Le mélange des techniques et d’approches de biologie cellulaire, biochimie et génétique
qui doivent être utilisées à l’heure actuelle dans l’étude de presque n’importe quel problème de
biologie a effacé les limites, qui pendant toutes les années passées, ont définies les différentes
disciplines traditionnelles.
Alors que pour la plus grande partie du siècle passé notre domaine de recherche a fait
de grandes enjambées avec l’approche analytique consistant à déconstruire la cellule en ses
constituants, ce qui est essentiellement la méthode réductionniste qui a dominé les sciences
biologiques depuis la chute du vitalisme, une nouvelle étape de la biologie cellulaire que
j’appellerais la phase synthétique a déjà commencé.

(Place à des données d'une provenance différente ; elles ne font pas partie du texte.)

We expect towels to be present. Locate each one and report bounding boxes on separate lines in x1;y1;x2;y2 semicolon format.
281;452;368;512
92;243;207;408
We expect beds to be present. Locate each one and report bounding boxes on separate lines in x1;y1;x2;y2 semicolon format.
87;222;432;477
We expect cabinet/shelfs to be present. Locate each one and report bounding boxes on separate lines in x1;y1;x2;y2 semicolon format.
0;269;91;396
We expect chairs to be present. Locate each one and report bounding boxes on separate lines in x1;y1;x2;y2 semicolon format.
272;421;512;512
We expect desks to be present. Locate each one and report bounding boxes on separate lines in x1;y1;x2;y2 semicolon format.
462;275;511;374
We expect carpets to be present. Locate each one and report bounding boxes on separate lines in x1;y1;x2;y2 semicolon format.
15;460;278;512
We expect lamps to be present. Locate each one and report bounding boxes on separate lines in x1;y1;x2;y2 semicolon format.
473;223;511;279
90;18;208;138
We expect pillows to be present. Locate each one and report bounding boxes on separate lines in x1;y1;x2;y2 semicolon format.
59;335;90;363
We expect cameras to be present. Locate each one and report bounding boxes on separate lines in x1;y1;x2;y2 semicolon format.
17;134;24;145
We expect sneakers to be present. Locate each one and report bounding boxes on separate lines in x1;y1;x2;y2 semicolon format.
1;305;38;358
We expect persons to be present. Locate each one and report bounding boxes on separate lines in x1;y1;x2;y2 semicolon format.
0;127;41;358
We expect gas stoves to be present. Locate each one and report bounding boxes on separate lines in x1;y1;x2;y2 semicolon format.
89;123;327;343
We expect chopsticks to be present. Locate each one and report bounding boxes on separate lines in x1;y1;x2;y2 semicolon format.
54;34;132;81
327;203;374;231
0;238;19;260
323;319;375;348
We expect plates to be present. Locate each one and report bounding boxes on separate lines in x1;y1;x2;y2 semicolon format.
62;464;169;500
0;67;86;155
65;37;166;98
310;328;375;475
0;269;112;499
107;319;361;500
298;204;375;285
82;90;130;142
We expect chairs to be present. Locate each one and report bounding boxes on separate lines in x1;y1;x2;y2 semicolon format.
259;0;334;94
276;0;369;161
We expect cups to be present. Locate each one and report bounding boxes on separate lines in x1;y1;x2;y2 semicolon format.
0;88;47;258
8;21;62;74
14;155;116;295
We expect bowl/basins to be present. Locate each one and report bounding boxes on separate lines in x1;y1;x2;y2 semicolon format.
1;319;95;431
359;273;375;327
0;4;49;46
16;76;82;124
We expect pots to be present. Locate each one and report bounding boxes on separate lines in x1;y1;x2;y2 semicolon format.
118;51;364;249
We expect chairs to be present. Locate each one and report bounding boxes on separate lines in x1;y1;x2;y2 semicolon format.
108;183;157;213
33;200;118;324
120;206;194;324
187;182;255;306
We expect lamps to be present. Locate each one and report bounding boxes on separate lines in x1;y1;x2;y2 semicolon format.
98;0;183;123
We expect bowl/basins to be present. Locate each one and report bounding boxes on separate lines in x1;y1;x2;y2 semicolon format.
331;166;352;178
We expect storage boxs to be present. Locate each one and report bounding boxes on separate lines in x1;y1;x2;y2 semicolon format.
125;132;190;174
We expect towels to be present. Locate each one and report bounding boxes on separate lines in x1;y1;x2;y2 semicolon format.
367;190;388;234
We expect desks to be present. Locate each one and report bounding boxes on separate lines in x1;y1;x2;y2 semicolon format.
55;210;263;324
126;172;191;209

Cela consiste à reproduire dans le tube à
essai les interactions qui ont lieu entre les organites durant leur fonction et leur biogenèse. Le
progrès dans ce domaine est en train de devenir tellement rapide tant les méthodes de biologie
moléculaire et génétique permettent l’identification et la modification des protéines qui jouent
des rôles clés dans ce processus, que nous allons peut-être à notre guise vers la reconstitution
d’une cellule vivante à partir de ses constituants dispersés semi-synthétiques. Ce jour-là
marquera la naissance du Génie Cellulaire.